Desde el día en que su padre regresó de la guerra han luchado, en una segunda guerra en la que su padre no ha tenido oportunidad de ganar porque nunca podría haber previsto lo despiadado, lo tenaz que iba a ser su enemigo. Durante siete años esta guerra les ha ido oprimiendo; hoy él ha salido victorioso. Se siente como el soldado ruso en la puerta de Brandeburgo, alzando la bandera roja sobre las ruinas de Berlín.

Pero al mismo tiempo desearía no estar aquí, convertido en testigo de la vergüenza. ¡Injusto!, quiere gritar: ¡Sólo soy un niño! Desearía que alguien, una mujer, lo cogiera entre sus brazos, curara su herida, lo tranquilizara diciéndole que sólo había sido un mal sueño. Piensa en la mejilla de su abuela, suave y fría y seca como la seda, ofreciéndose a él para besarla. Desearía que su abuela viniera y lo arreglara todo.

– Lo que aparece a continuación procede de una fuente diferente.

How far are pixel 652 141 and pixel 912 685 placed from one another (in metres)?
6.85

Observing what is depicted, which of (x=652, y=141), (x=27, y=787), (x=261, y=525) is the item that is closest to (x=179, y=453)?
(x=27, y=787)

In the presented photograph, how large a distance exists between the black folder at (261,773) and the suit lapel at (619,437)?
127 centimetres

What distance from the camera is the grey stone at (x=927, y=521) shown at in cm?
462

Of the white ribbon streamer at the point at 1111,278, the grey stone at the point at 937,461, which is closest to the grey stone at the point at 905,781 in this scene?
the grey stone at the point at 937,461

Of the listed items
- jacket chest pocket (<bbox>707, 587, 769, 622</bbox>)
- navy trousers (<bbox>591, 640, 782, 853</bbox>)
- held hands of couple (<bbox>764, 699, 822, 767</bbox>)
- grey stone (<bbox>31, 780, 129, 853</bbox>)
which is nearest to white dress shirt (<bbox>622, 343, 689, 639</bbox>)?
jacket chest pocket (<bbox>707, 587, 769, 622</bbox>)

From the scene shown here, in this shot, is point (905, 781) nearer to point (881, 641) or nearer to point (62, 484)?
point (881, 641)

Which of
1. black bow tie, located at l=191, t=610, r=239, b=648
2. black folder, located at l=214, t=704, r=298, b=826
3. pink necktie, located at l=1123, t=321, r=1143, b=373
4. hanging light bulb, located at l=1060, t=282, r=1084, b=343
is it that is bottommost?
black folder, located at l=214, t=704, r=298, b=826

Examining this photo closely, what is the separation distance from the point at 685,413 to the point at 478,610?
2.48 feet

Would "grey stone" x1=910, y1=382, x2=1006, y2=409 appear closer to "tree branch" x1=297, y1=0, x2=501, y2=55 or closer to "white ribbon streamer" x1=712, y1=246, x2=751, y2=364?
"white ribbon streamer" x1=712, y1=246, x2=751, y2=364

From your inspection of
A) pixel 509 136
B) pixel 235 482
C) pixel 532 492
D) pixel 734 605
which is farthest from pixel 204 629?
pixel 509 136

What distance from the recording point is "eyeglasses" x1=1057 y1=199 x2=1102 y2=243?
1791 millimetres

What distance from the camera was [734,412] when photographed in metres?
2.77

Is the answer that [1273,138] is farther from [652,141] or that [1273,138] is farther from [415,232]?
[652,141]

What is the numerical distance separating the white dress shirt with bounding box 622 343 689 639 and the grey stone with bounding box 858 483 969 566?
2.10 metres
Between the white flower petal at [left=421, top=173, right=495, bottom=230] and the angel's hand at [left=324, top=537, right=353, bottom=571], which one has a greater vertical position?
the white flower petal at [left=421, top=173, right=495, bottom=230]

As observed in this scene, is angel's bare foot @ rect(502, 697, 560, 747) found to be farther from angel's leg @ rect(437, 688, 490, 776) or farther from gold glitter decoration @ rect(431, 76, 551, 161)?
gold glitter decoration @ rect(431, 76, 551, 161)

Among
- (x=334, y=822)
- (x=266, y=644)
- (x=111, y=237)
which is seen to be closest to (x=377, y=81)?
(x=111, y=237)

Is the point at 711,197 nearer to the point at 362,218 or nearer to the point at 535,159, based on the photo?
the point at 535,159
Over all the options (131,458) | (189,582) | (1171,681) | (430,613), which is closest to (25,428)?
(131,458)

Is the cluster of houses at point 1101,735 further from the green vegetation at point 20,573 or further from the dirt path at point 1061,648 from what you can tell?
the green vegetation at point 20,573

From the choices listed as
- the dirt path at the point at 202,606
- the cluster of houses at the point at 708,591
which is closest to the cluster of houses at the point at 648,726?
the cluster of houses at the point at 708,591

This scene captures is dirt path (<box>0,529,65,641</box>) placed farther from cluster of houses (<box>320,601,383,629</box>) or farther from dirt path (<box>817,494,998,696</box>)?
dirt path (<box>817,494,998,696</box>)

Una bola de flema se queda atrapada en la garganta de su padre. Tose, se da la vuelta: los ojos abiertos, los ojos de un hombre totalmente consciente, totalmente seguro de donde está. Los ojos lo abarcan mientras está allí de pie, donde no debería estar, espiando. Los ojos no enjuician pero tampoco son benevolentes.

La mano del hombre desciende perezosamente y acomoda los pantalones del pijama.

Hubiera esperado que el hombre dijera algo, cualquier cosa —«¿Qué hora es?»— para ponérselo más fácil. Pero el hombre no dice nada. Los ojos siguen mirándolo, pacíficos, distantes. Luego se cierran y se duerme de nuevo.

Vuelve a su habitación, cierra la puerta.

Algunas veces la oscuridad se levanta. En el cielo, que habitualmente se cierne terso y pegado a su cabeza, no al alcance de sus manos pero tampoco mucho más lejos, se abre una rendija, y por un momento puede ver el mundo como realmente es. Se ve a sí mismo con su camisa blanca remangada y los pantalones cortos grises que pronto se le quedarán pequeños: no un niño, no lo que cualquier transeúnte llamaría un niño, demasiado crecido para eso ahora, demasiado crecido para utilizar esa excusa, y sin embargo todavía tan estúpido y encerrado en sí mismo como un niño: infantil, lerdo, ignorante, retrasado. En momentos como este puede ver a su padre y a su madre también desde arriba, sin odio: no como dos pesos grises y amorfos que se sientan sobre sus hombros, tramando su desdicha día y noche, sino como un hombre y una mujer que viven las vidas que les han tocado en suerte, insulsas y llenas de problemas. El cielo se abre, él ve el mundo tal como es, luego el cielo se cierra y él es él otra vez, viviendo la única historia que está dispuesto a aceptar, la historia de sí mismo.